Factor: bca² + bcd² + adb² + adc²

[SweatingBear]

The task is to factor

\(\displaystyle bca^2 + bcd^2 + adb^2 +adc^2\),

which undeniably is a non-trivial one. It turns out that the expression can be factored into \(\displaystyle (ab + cd)(ac + bd)\). I have absolutely no idea what strategy to employ in non-trivial cases such as these (although I did attempt factoring by grouping, however to no real avail). Forum, got any clues/suggestions/tips? Anything helps!

 

[kaliprasad]

The task is to factor

\(\displaystyle bca^2 + bcd^2 + adb^2 +adc^2\),

which undeniably is a non-trivial one. It turns out that the expression can be factored into \(\displaystyle (ab + cd)(ac + bd)\). I have absolutely no idea what strategy to employ in non-trivial cases such as these (although I did attempt factoring by grouping, however to no real avail). Forum, got any clues/suggestions/tips? Anything helps!

try to group it
bca^2 + bcd^2 + adb^2 +adc^2
= bc(a^2+d^2) + ad(b^2 + c^2)
no

bca^2 + adb^2 + bcd^2 + adc^2
= ab( ac+ bd) + bc(bd + ad) ( I got it)
= ( ac+bd)(ab+ cd)

it is done

did you miss something

 

[SuperSonic4]

The task is to factor

\(\displaystyle bca^2 + bcd^2 + adb^2 +adc^2\),

which undeniably is a non-trivial one. It turns out that the expression can be factored into \(\displaystyle (ab + cd)(ac + bd)\). I have absolutely no idea what strategy to employ in non-trivial cases such as these (although I did attempt factoring by grouping, however to no real avail). Forum, got any clues/suggestions/tips? Anything helps!

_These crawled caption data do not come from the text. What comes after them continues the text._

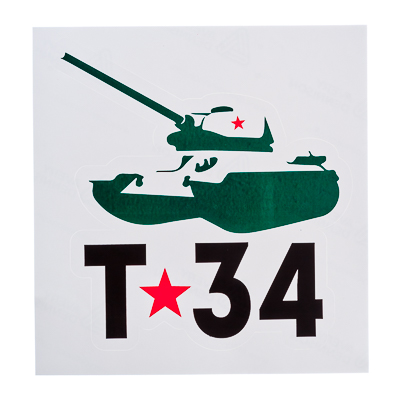 "758-007 NEW GALAXY Наклейка для автомобиля 23,6х22,9см, ""Танк Т34"""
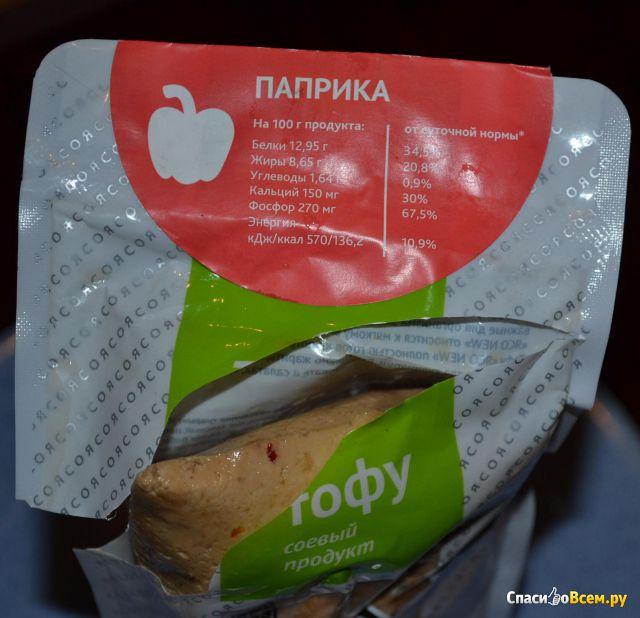 Продукт белковый соевый Тофу с паприкой Ясо new фото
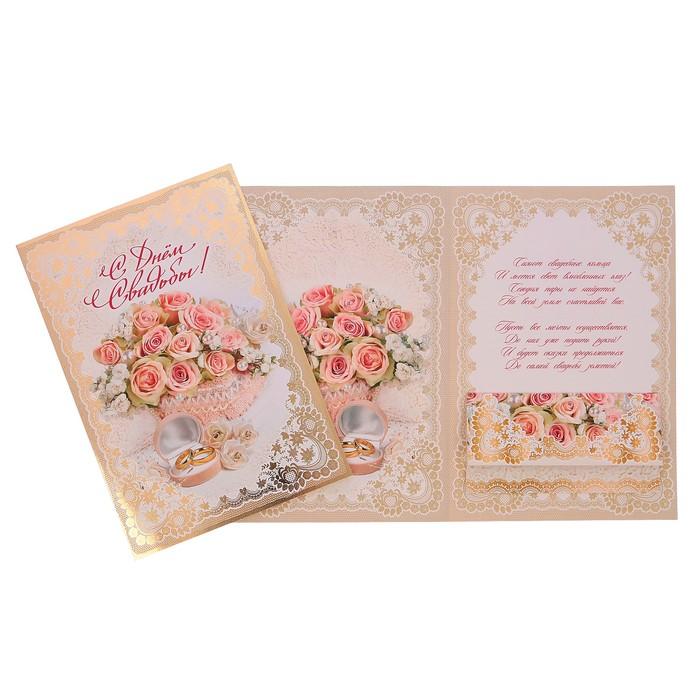 свадебные открытки томск вид подвижного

Essentially it comes down to trial and error and practice.

I would seek to factor \(\displaystyle bc \) from the first two terms and \(\displaystyle ad\) from the second two simply because they stand out to me.

\(\displaystyle bc(a^2+d^2) + ad(b^2+c^2)\). This just leads to a dead end though.

---

Let's try \(\displaystyle ab\) and \(\displaystyle cd\) respectively (some question setters aren't very imaginative (Wink))

\(\displaystyle ab(ac +db) + cd(bd + ac) = ab(ac+bd) + cd(ac+bd)\)

Now I have \(\displaystyle ac+bd\) in both terms I can factor again to get the answer:

\(\displaystyle (ac+bd)(ab+cd)\)

 

[SweatingBear]

Thanks a lot, looks like trial-and-error will have to do.

 

[CellCoree]

I would suggest approaching this problem using algebraic techniques and properties. One strategy could be to look for common factors among the terms, such as b or d. We can rewrite the expression as (bca^2 + bcd^2) + (adb^2 + adc^2) and then factor out the common factor of b, giving us b(ca^2 + cd^2) + d(ad^2 + ac^2). From there, we can factor out another common factor of a from the first grouping and c from the second grouping, giving us ab(c + d) + cd(a + d). We can then use the distributive property to rearrange the terms and factor out the common factor of (c + d), giving us (ab + cd)(c + d). This is close to the desired factorization of (ab + cd)(ac + bd), and we can rearrange the terms using the commutative property to get the final result. It is important to remember that factoring can often involve trial and error, and it may take multiple attempts to find the correct solution. Additionally, it can be helpful to check the final factorization by expanding it back out to the original expression to ensure it is correct.